Until recently, however, bacteria resistant or tolerant to antibiotics have been a problem mainly in hospitals, explains microbiologist Michael S. Gilmore of the University of Oklahoma Health Sciences Center. In hospitals, doctors have a fighting chance of controlling the microbes' spread. But Tuomanen's discovery that the microbes are beginning to appear in the general public suggests that efforts to control the spread of resistant or tolerant bacteria could soon become more difficult.
MYSTERY SWITCH. Tuomanen's discovery required years of painstaking work. Scientists had known since 1970 that penicillin and other antibiotics don't actually kill bacteria directly. Instead, the drugs somehow turn on a bacterial self-destruct program that causes the bugs to die. But what flips on the fateful switch? And why do some bacterial strains seem to lack the switch entirely? That is what enables them to tolerate antibiotics.
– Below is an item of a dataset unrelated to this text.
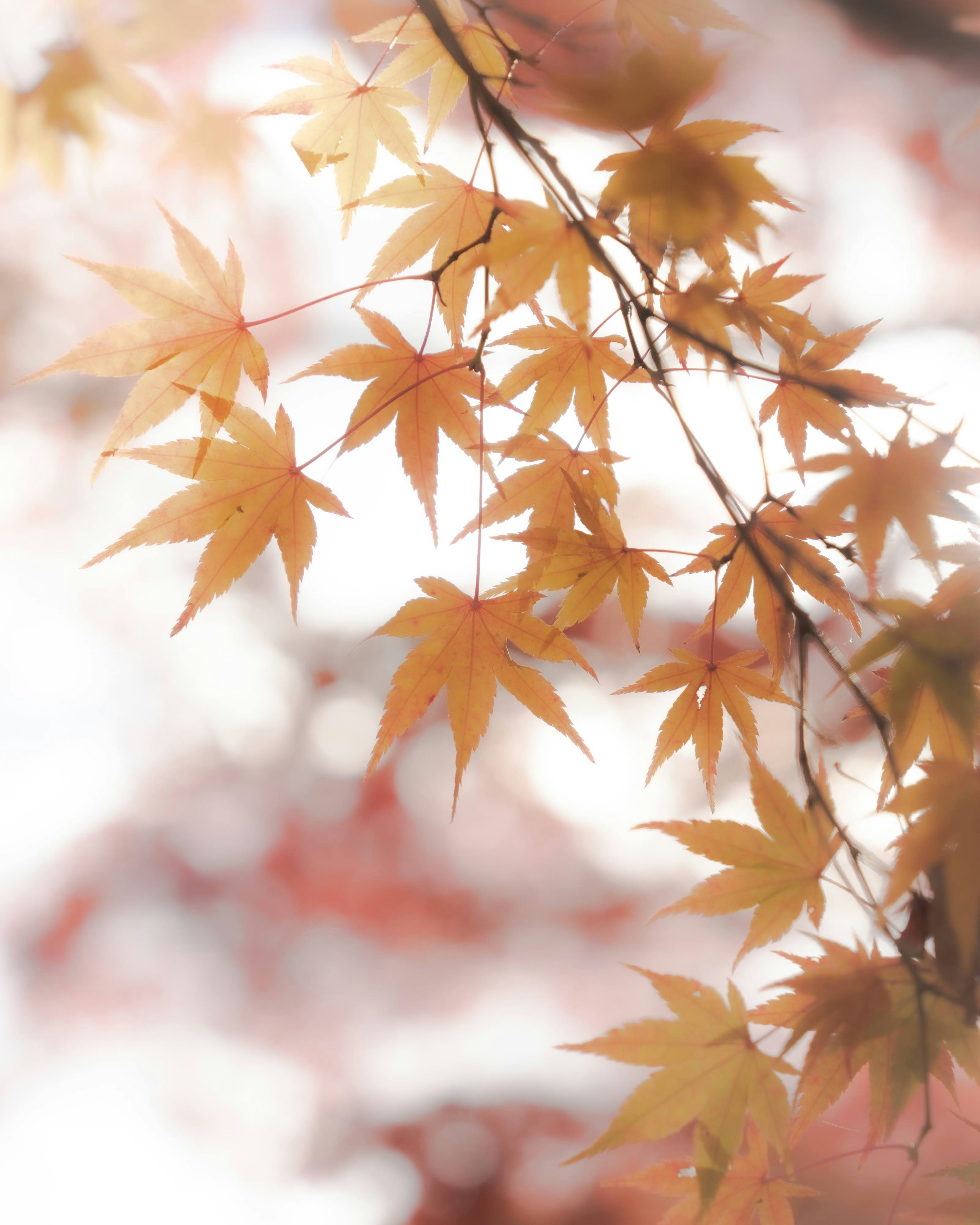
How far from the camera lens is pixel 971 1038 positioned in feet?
1.30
Tuomanen chose to work with Streptococcus bacteria. Five years ago, she began altering the germ's genes, hoping to develop a collection of strains in which each one of the bacterium's 2,000 genes was disabled. Within three years, she had a freezer full of some 10,000 such strains. Next came the time-consuming task of growing the altered strains in the lab and searching for those that could tolerate antibiotics. The idea was to determine which genes were part of the bacterial self-destruct mechanism.
The search bore fruit. Tuomanen and her co-workers first found that 25 mutant strains could survive when doused with antibiotics. Then they showed that one of those mutated genes was part of the elusive, long-sought self-destruct switch. It was the gene for a sensor molecule that perches on a microbe's outer membrane. When the sensor encounters evidence of an antibiotic, it starts a biochemical process that turns on the self-destruct switch--and the germ dies. But when that sensor is disabled, Tuomanen found, antibiotics do not trigger the signal that turns on the suicide switch. The biochemical process is what scientists call a "signal transduction pathway," one of many communication systems that perform vital tasks inside cells. Tuomanen's work "reminds us that the signal transduction pathway of bacteria is very important," says W. Gary Tarpley, vice-president for discovery research at Phamacia & Upjohn Inc.
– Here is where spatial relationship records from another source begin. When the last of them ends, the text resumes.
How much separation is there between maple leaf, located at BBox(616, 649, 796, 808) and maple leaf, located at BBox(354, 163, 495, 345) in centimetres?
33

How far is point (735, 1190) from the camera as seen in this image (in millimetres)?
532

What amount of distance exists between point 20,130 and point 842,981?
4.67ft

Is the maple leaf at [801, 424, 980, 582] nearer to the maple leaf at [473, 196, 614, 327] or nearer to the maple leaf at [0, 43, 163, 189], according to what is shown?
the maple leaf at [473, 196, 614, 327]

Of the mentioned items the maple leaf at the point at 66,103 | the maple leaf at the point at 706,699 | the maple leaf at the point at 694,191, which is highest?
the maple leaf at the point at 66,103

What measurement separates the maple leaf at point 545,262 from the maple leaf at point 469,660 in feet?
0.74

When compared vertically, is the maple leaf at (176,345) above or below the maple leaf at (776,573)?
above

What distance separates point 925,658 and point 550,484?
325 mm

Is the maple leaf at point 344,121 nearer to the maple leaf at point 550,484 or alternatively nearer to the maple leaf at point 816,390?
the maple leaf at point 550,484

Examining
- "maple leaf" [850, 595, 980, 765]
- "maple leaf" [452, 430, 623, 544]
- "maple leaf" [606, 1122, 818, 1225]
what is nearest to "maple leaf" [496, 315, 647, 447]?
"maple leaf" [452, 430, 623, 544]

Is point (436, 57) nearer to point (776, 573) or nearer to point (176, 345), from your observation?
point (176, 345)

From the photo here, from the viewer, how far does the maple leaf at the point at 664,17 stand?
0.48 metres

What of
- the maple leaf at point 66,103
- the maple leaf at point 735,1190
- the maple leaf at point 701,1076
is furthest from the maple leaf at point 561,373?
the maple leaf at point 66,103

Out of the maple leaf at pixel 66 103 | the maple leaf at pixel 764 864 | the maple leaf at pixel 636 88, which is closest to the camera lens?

Tuomanen then analyzed samples of Streptococcus microbes taken from sick people. She discovered that 2% of the bacteria harbored this sensor mutation. That meant they would not be destroyed by antibiotics--not even by the antibiotic vancomycin, which kills almost anything. "We were pretty shocked," Tuomanen says. Adds the University of Oklahoma's Gilmore: "What is really important is that she found that [the microbes] weren't just tolerant to penicillin, but to vancomycin as well."
Tuomanen already has preliminary evidence suggesting that kids who get meningitis from tolerant strains of Streptococcus tend to have more relapses. And she's now analyzing germs from sick kids to determine the extent of the problem.
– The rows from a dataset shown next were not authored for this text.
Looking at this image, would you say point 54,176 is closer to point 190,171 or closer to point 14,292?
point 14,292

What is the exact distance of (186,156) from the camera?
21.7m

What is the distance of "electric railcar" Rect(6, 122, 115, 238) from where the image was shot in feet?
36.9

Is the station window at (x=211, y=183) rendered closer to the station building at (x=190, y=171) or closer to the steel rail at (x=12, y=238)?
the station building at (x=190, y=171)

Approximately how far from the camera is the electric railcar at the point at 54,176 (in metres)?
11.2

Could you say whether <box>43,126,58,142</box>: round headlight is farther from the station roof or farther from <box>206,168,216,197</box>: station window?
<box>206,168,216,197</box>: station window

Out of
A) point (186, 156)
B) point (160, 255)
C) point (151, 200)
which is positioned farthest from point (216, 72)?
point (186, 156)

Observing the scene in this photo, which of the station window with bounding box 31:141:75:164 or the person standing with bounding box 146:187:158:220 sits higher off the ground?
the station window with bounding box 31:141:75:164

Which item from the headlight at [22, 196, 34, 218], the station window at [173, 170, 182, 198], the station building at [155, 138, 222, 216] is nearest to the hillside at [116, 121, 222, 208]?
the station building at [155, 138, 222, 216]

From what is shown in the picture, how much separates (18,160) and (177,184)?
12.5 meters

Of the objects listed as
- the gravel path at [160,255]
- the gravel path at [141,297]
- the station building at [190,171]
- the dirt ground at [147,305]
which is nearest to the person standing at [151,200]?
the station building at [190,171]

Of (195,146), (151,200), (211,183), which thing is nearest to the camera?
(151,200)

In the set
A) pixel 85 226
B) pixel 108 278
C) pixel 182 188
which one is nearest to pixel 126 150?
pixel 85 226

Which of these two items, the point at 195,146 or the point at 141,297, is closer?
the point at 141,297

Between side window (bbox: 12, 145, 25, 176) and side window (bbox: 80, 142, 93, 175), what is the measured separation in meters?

Tuomanen has also stepped up the effort to reach her original goal: finding a new drug that can zap antibiotic-tolerant strains. It might be possible to find a drug that bypasses the mutated sensor and flips on the self-destruct mechanism directly. Or it might be better to jump-start the suicide genes at a later stage in the sequence of events leading to cell death, drug development experts say.
Either way, there's tantalizing hope that drugs using such approaches might make it tougher for mankind's microbial scourges to develop tolerance or resistance to drugs. As the struggle between man and microbe continues, Tuomanen's years of genetic sleuthing may eventually help tip the balance.